→ **What you need to do**
Repeat only the lines below from the one containing "Album ảnh cưới đẹp Hà Nội 28" through the one containing "Presiden Indonesia, Joko Widodo", inclusive, exactly as written.

★ ★ ★

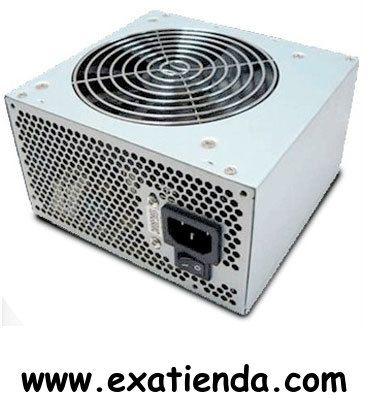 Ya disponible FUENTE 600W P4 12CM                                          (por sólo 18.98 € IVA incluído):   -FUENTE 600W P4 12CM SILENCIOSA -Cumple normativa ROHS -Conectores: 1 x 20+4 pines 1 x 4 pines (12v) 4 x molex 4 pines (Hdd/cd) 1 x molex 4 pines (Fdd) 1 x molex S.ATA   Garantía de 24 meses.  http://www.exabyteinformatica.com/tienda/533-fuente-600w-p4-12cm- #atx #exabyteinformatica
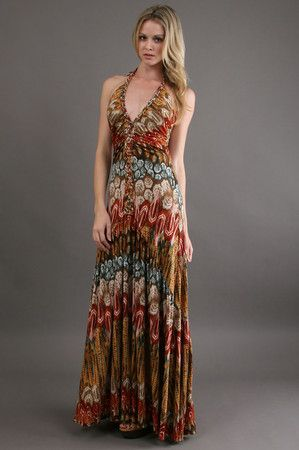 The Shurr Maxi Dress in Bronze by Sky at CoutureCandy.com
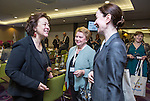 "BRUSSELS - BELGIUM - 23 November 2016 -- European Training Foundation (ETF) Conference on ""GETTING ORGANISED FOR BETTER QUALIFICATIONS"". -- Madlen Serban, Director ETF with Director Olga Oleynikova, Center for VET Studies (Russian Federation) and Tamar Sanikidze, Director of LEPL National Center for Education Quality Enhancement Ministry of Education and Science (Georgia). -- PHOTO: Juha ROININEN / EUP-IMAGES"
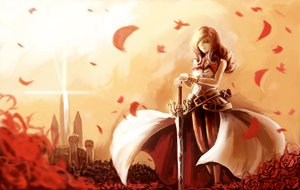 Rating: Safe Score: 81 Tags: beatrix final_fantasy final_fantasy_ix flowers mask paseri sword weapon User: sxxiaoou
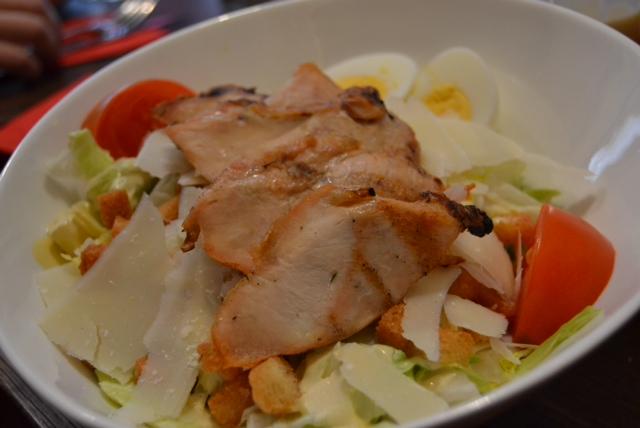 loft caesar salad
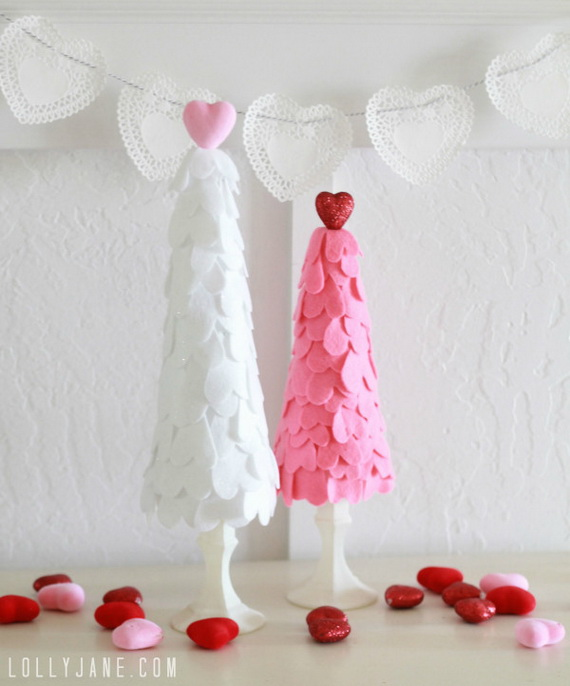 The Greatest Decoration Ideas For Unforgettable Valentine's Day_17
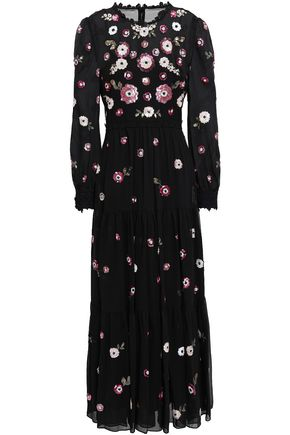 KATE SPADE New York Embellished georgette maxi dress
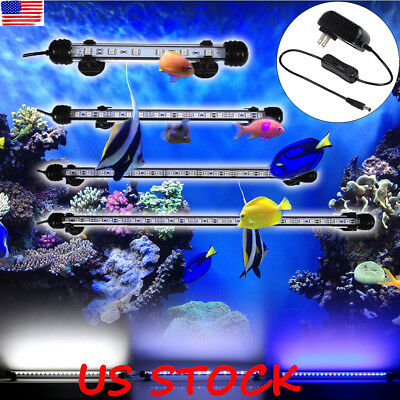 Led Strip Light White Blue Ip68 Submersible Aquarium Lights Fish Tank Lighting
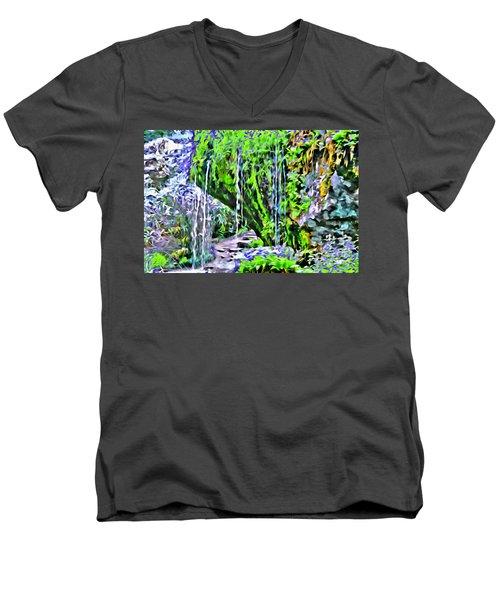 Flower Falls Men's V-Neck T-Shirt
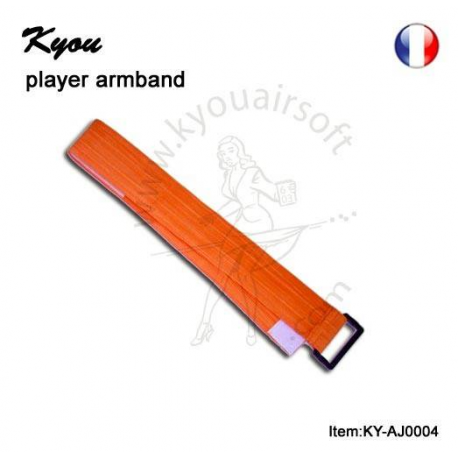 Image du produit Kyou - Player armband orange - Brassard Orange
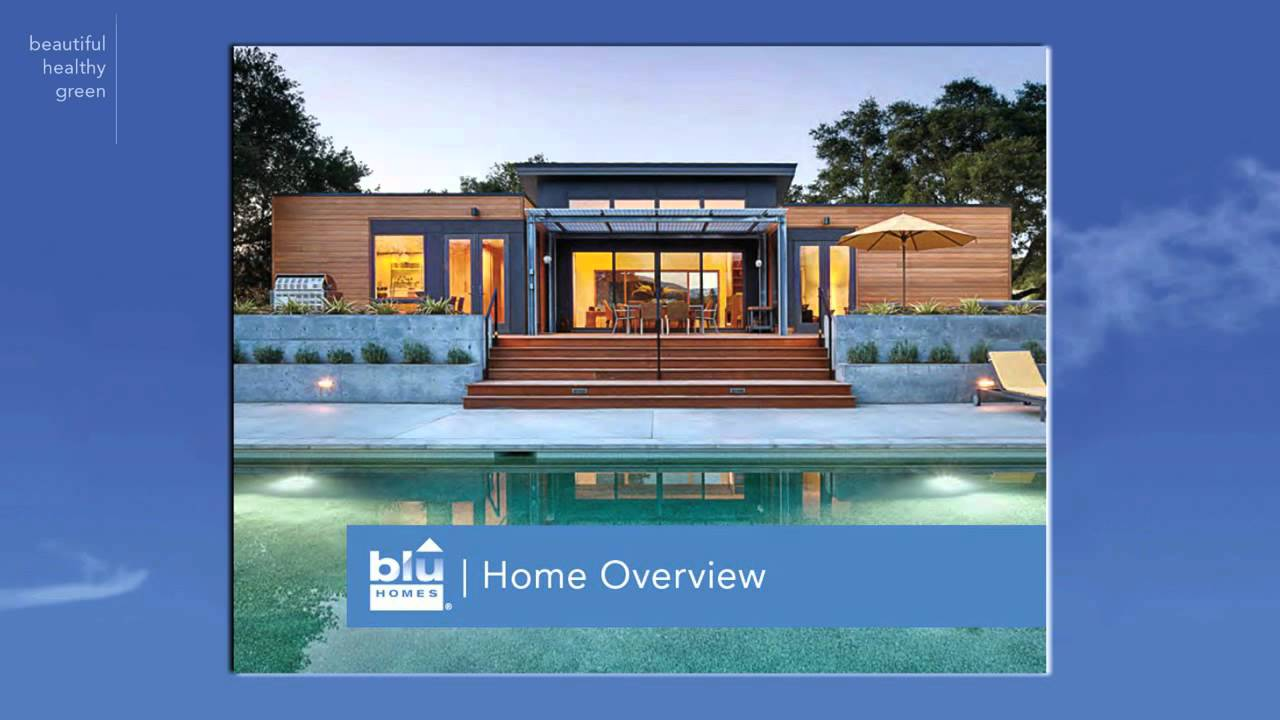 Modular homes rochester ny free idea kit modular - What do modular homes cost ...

★ ★ ★

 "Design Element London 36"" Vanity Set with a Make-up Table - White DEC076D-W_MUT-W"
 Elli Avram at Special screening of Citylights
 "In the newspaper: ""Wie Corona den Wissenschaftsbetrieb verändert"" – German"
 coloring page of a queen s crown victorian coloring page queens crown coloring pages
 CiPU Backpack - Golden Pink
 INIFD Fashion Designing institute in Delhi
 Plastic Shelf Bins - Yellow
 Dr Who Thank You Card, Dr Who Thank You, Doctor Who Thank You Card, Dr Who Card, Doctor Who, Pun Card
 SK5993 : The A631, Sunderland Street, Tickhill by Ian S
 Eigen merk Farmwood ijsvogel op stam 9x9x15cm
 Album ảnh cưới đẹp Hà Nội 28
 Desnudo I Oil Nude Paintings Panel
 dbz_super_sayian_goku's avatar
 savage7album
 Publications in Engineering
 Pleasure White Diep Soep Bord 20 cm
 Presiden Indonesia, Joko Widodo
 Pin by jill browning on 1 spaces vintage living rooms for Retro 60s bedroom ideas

★ ★ ★

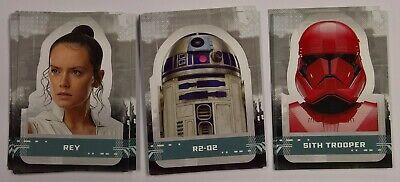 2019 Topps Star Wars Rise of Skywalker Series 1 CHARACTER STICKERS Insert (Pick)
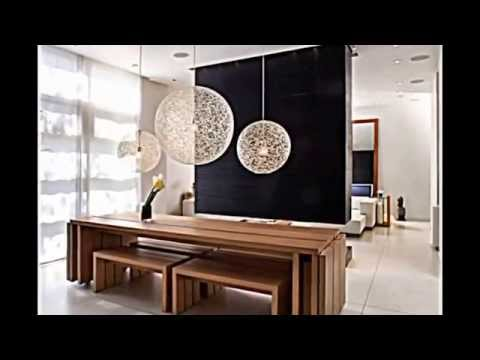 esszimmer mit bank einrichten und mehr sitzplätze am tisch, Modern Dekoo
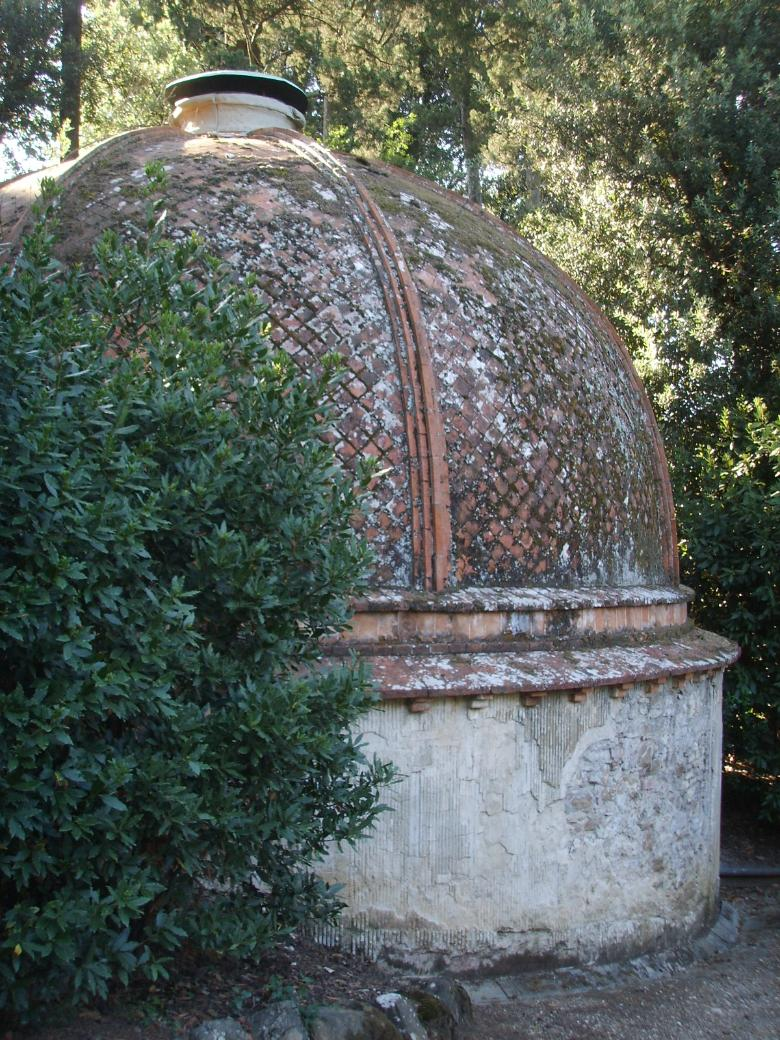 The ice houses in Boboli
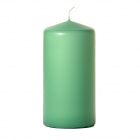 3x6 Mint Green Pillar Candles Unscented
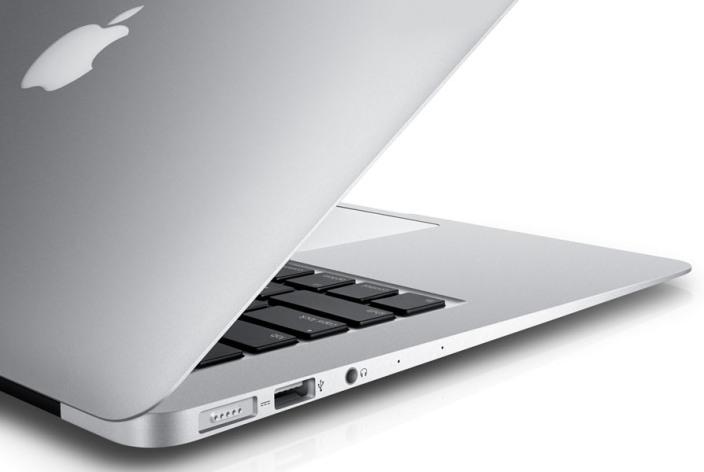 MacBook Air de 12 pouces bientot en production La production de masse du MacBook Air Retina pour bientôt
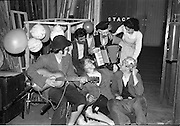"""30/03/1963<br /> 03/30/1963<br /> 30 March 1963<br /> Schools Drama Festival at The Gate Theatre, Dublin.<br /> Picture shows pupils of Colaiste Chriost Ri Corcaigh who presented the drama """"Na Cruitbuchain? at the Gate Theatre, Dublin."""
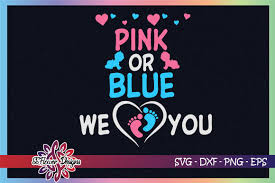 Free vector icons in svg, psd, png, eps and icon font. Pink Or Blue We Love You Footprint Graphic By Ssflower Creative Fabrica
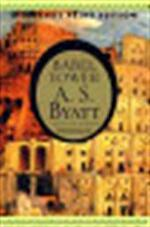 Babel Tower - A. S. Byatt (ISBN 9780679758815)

★ ★ ★

→ **Result for this task**
 Album ảnh cưới đẹp Hà Nội 28
 Desnudo I Oil Nude Paintings Panel
 dbz_super_sayian_goku's avatar
 savage7album
 Publications in Engineering
 Pleasure White Diep Soep Bord 20 cm
 Presiden Indonesia, Joko Widodo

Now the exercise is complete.